Huguette was the daughter of self-made copper industrialist
W. A. Clark, nearly as rich as Rockefeller in his day, a
controversial senator, railroad builder, and founder of Las
Vegas. She grew up in the largest house in New York City, a
remarkable dwelling with 121 rooms for a family of four. She
owned paintings by Degas and Renoir, a world-renowned
Stradivarius violin, a vast collection of antique dolls. But
wanting more than treasures, she devoted her wealth to
buying gifts for friends and strangers alike, to quietly
pursuing her own work as an artist, and to guarding the
privacy she valued above all else.
The Clark family story spans nearly all of American history
in three generations, from a log cabin in Pennsylvania to
mining camps in the Montana gold rush, from backdoor
politics in Washington to a distress call from an elegant
Fifth Avenue apartment.

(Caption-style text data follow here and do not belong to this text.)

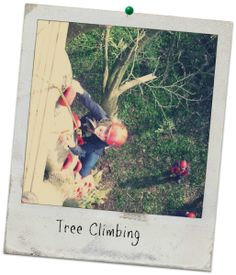 Tree Climbing, Carreg Adventure, Stouthall Country Mansion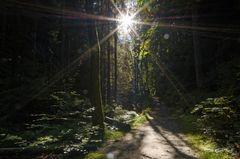 Morgensonne im Schluchtwald
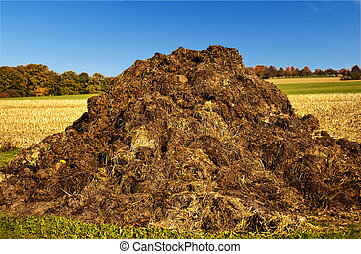 dung heap - dung hill with a blue sky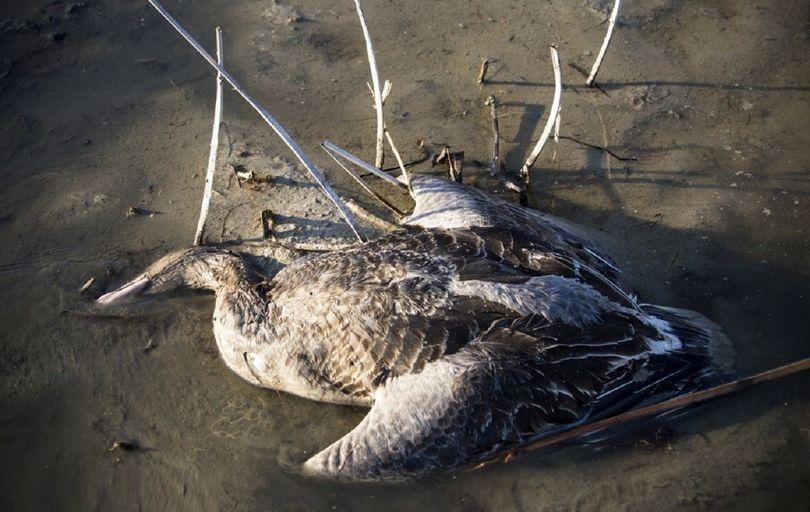 مرگومیر پرندگان به سواحل بندرگز  رسید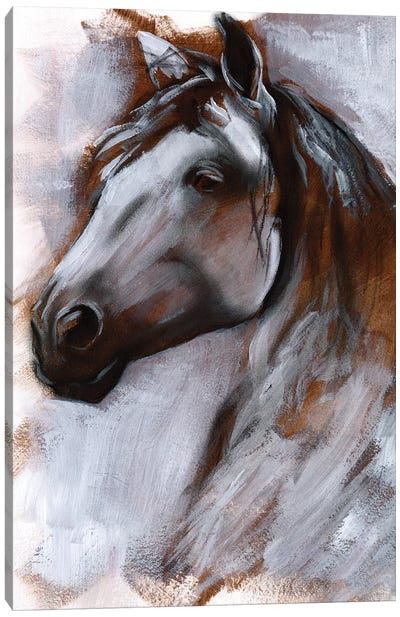 Mane Attraction I Canvas Art Print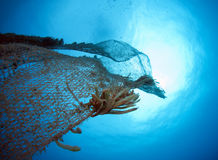 Old abandoned fishing net. With squid eggs Royalty Free Stock Images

The same Huguette who was touched by
the terror attacks of 9/11 held a ticket nine decades
earlier for a first-class stateroom on the second voyage of
the Titanic.
Empty Mansions reveals a complex portrait of the mysterious
Huguette and her intimate circle. We meet her extravagant
father, her publicity-shy mother, her star-crossed sister,
her French boyfriend, her nurse who received more than $30
million in gifts, and the relatives fighting to inherit
Huguette’s copper fortune. Richly illustrated with more than
seventy photographs, Empty Mansions is an enthralling story
of an eccentric of the highest order, a last jewel of the
Gilded Age who lived life on her own terms.